Problem description: Only one number is wanted here: how many lines of the data hold "harness".

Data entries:
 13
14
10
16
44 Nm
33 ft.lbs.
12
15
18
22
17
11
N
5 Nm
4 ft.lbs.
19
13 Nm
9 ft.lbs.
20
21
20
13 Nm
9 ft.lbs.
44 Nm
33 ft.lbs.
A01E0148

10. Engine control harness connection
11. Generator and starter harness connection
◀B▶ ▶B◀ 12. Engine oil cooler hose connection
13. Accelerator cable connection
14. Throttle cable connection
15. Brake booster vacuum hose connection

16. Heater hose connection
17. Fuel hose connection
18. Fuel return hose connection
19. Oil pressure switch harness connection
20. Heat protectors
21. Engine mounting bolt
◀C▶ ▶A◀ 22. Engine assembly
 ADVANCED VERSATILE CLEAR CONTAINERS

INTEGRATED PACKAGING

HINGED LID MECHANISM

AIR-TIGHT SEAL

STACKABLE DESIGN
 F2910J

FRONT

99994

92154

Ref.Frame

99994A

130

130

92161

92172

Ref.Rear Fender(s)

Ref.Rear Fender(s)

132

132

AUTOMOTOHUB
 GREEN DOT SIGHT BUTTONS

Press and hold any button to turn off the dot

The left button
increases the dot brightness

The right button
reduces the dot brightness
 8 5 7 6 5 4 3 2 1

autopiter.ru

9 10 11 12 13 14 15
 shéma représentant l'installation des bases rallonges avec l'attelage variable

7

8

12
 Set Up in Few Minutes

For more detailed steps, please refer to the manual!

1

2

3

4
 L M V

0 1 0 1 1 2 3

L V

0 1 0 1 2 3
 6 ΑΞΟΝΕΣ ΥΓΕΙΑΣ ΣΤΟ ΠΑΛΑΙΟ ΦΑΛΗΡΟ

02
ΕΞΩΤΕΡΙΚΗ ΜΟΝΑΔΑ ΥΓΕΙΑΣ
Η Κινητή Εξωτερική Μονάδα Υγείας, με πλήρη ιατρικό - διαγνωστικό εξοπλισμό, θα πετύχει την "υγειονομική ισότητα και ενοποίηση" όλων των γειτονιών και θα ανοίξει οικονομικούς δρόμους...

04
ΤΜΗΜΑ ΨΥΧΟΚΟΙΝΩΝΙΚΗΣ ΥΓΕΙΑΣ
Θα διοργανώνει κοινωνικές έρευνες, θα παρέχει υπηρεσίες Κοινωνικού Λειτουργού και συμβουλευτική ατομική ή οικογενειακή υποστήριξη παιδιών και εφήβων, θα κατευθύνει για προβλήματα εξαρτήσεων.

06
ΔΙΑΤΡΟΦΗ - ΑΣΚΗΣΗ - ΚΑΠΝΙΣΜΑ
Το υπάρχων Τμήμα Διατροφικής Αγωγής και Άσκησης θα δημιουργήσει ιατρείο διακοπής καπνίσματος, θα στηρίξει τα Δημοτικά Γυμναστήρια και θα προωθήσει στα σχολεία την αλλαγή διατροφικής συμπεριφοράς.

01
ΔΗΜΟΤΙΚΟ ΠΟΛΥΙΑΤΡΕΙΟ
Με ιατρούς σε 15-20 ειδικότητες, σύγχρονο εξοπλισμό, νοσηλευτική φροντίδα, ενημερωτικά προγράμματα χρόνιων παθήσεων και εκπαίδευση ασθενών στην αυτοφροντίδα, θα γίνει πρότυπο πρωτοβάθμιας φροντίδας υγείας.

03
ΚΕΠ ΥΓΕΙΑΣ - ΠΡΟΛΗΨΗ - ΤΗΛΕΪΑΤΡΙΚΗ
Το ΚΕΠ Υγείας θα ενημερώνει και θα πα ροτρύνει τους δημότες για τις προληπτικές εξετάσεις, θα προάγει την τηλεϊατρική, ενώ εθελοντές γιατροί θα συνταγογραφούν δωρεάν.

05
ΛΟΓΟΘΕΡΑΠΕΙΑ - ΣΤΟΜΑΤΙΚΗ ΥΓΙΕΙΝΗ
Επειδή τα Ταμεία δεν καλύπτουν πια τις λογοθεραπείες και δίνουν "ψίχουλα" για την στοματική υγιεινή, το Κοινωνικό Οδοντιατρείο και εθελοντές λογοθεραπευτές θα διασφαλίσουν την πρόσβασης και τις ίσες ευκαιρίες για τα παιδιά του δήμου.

Reply to the task: 3